The leftward march of the media during the past four or five decades has been obvious, except to the media, which always denies what others plainly see.  The media was instrumental in electing Barack Obama in 2008, partly by refusing to examine his background or hold him to the same standard required of other candidates.

The latest offender is the Los Angeles Times, which has made some effort to improve in recent years, but still is nostalgic for the old-time left-wing religion.  It was the Times that published, a few days back, those pictures of American soldiers with dead Afghans.  Even the White House was disturbed, in part because the photos were two years old and not exactly news.  Michael Rubin, in Contentions, looks at the paper's hypocritical explanation for the inflammatory publication:

In explaining their decision to publish photos of American troops posing with the bodies of alleged Taliban terrorists, despite the fact that the photos are two years old and guaranteed to inflame violence, the editors of the Los Angeles Times explained, “At the end of the day, our job is to publish information that our readers need to make informed decisions.”

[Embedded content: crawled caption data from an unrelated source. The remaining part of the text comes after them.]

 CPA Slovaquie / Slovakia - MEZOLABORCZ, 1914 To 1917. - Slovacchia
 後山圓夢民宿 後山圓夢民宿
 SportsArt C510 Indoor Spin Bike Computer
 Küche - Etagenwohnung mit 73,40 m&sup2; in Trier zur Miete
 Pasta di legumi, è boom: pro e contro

Perhaps the editors would then like to explain why they continue to sit on a videotape of Barack Obama reportedly toasting former PLO Beirut spokesman and University of Chicago buddy Rashid Khalidi? Isn’t that necessary for readers to make informed decisions? I’m not sure whether the editors could provide a more glaring example of their own hypocrisy.

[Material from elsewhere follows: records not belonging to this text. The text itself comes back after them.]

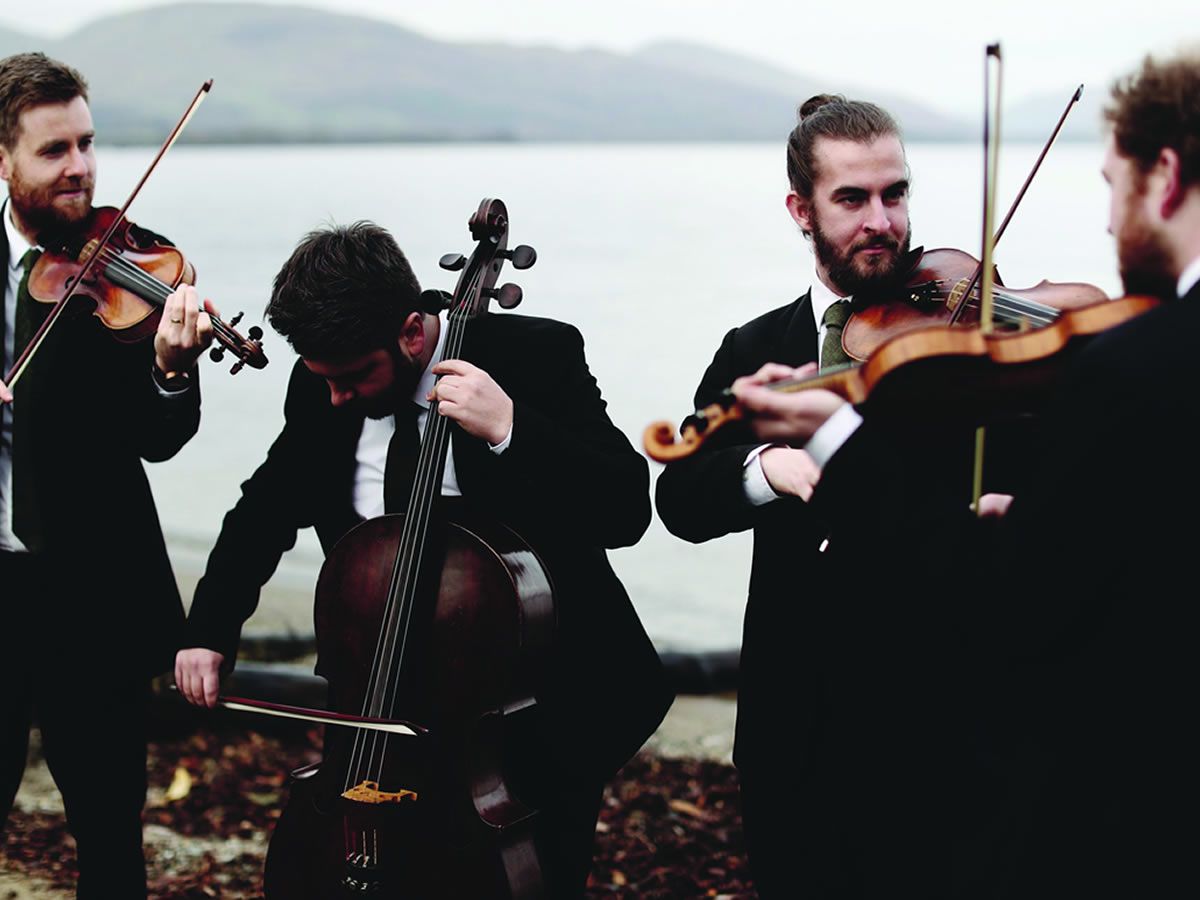 One Week To Go: Lammermuir Festival 2025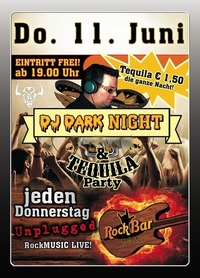 Dj Dark Night@Excalibur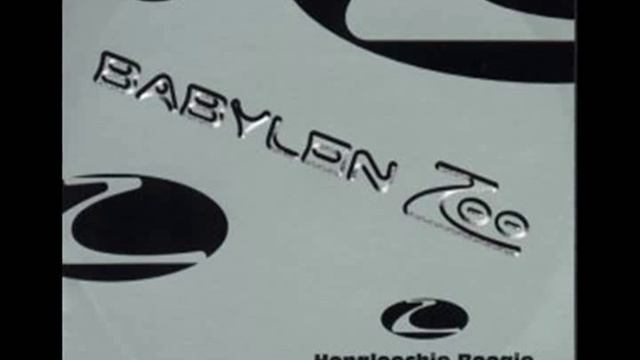 Babylon Zoo - Honaloochie Boogie смотреть онлайн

COMMENT:  That's a bulls-eye.  There have been many requests for the L.A. Times to release the tape, but the paper continues to refuse.  The media is very big on "the people's right to know," except when the people knowing something would hurt the "correct" political stance on some issue.

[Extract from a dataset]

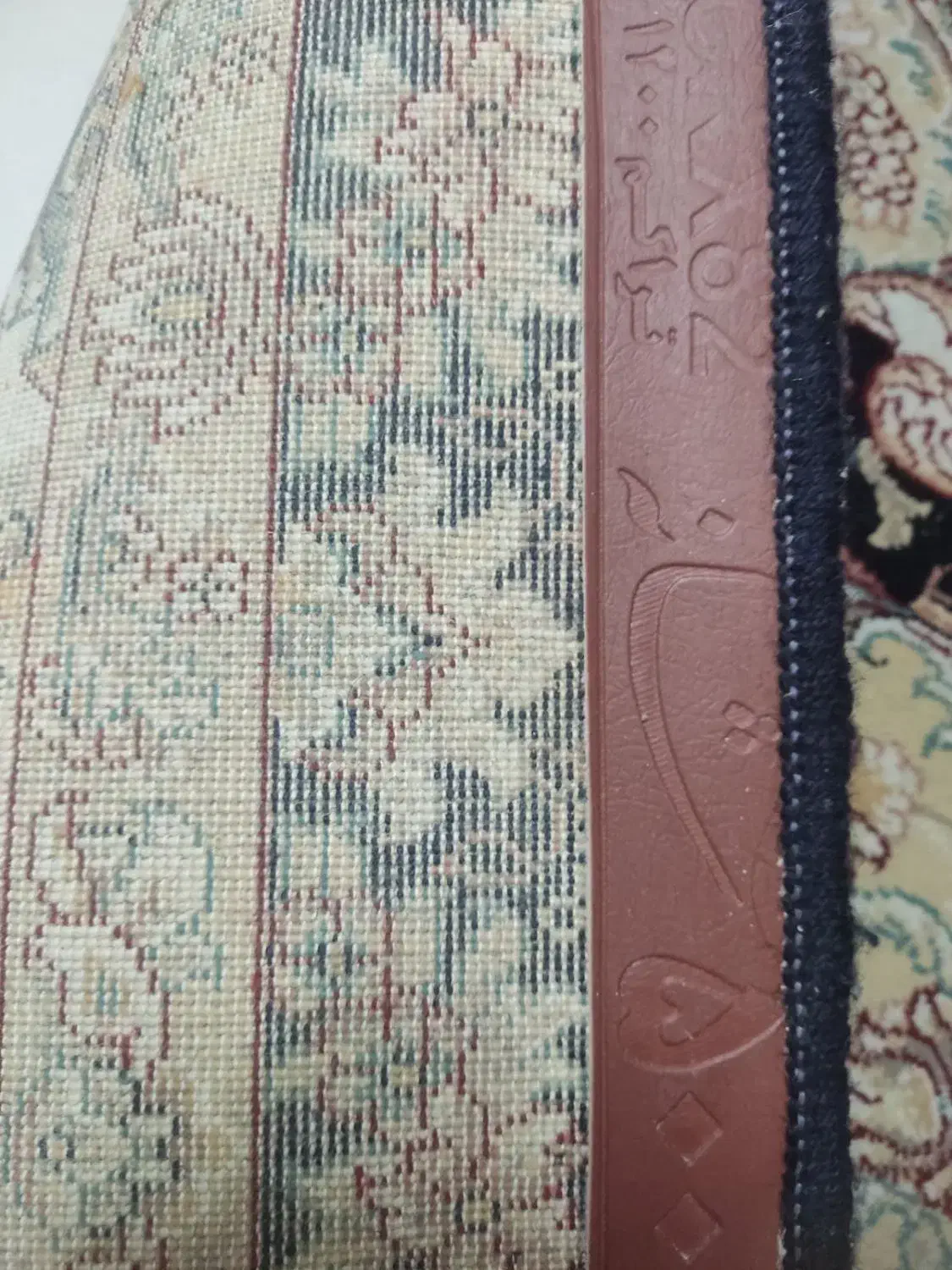 دوتخته فرش 9متری توافقی|فرش|تهران, تهرانسر شمالی|دیوار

Thus, even Tom Brokaw, at the time of the 2008 election, lamented that Americans were electing a president about whom they knew so little.  We don't know much more these four years later.  We still have no satisfactory explanation of the president's background; his association with radicals; the fact that no one at Columbia University, his undergraduate school, seems to remember him; the financing of his education, which one respected black leader said was provided by a Saudi prince; the fact that his two published books have different writing styles; possible travel to Pakistan in the 1980s; some strangeness about his Social Security numbers; and the fact that he, a man who had never written an article on Constitutional law, or argued a Con law case, was given a job as a Constitutional law teacher at the University of Chicago Law School. 

And we're not going to know much about these elements because the press, once again, isn't asking too many questions. 

But publish something that may inflame a foreign population and place Americans at risk?  Hey, no problem.